Even as explained above, it is possible to obtain the same effects as in the second embodiment, and furthermore, even when the engine key switch is turned on, if pressurized air needs to be supplied into the air cylinder 4, the air Since air can be supplied into the air cylinder 4 by the pump 8, before turning on the engine key switch (
In other words, even if the air pressure in the air cylinder 4 drops while the engine is stopped, the necessary amount of pressurized air will be supplied to atomize the injected fuel when the engine is started. Air pressure can be provided in the air cylinder 4.

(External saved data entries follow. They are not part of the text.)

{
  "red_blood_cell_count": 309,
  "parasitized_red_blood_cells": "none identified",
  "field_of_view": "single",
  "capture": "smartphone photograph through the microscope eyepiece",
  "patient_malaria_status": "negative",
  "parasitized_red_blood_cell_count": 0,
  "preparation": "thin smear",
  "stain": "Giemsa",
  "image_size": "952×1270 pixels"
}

<Effects of the Invention> As explained above, in the past, pressurized air was supplied from an air cylinder or by driving an air pump when starting the engine when the engine was cold. The air pump is driven to accumulate pressure in the air cylinder after the engine starts or when the engine key switch is turned on, other than when the engine is started.

This improves the maintainability of the air cylinder, and since the battery power used to drive the air pump is not used during startup, the burden on the battery is eliminated, preventing the battery from dying and reducing the cranking rotation speed. This has the effect of eliminating the fear of

Furthermore, since the alcohol concentration in the fuel is detected and pressurized air at a corresponding pneumatic pressure is supplied to the air jetting section, an advantage is obtained in that an optimum atomization state can be obtained.

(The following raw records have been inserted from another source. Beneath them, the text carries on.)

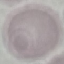

Malaria status: uninfected. Giemsa-stained preparation. Photographed with a smartphone camera at the microscope eyepiece. Thin blood film. Cell patch, automatically extracted from a larger field of view and resized to 64 × 64 pixels.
Report the malaria status of this cell.
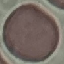

It is uninfected.

Summary:
  - Capture: smartphone through the microscope eyepiece
  - Stain: Giemsa
  - Preparation: thin blood film
  - Image type: cell patch, automatically extracted from a larger field of view and resized to 64 × 64 pixels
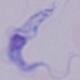
Photomicrograph. Captured at 1000x magnification. A trypanosome is seen.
Classify this cell by malaria status.
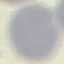
It is uninfected.

Summary:
  - Preparation: thin blood smear
  - Stain: Giemsa
  - Image type: automatically extracted cell patch, resized to 64 × 64 pixels
  - Capture: smartphone through the microscope eyepiece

[Brief explanation of drawings]

FIG. 1 is a schematic diagram of a system showing a first embodiment of the present invention;
FIG. 2 is a flowchart showing the control contents of the first embodiment;
FIG. 3 is a flowchart showing the control contents of the second embodiment;
FIG. 4 is a flowchart showing the control contents of the third embodiment. ■...Fuel injection valve 3...Air passage 4...
Air cylinder 5... Solenoid valve 8... Air pump 11... Motor 12... Control unit 13... Water temperature sensor 14... Pressure sensor 15... Start switch 16... Concentration sensor

Claims (4)

[Claims] (1) In a fuel supply device for an internal combustion engine that supplies pressurized air to the air jet part of a fuel injection valve when the engine is low temperature and mixes it with the injected fuel to promote atomization, as a pressurized air supply device, an air cylinder for accumulating pressurized air to be supplied to the air jet section; an air pump for supplying pressurized air to the air cylinder; and an air passage interposed between the air cylinder and the air jet section. An internal combustion engine characterized by being provided with an on-off valve and a control device that drives the air pump to accumulate pressure in an air cylinder at times other than when the engine is started, and opens the on-off valve at low temperatures including when the engine is started. Fuel supply device. (2) Claim 1 further comprising an alcohol concentration detection means for detecting the alcohol concentration in the fuel, and an air pressure setting means for setting the air pressure to be accumulated in the air cylinder according to the detected alcohol concentration. Fuel supply device for the internal combustion engine described. (3) The control device includes an air pressure detection means that detects the air pressure in the air cylinder, and compares the detected air pressure with a set value and drives the air pump during self-sustaining operation after engine startup when the detected air pressure is lower than the set value. 3. The fuel supply system for an internal combustion engine according to claim 1, further comprising: an air pump driving means. (4) The control device includes an air pressure detection means that detects the air pressure in the air cylinder, and an air pump that compares the detected air pressure with a set value and, if the detected air pressure is lower than the set value, starts the air pump when the engine key switch is turned on. 3. The fuel supply system for an internal combustion engine according to claim 1, further comprising an air pump driving means for driving the fuel supply system.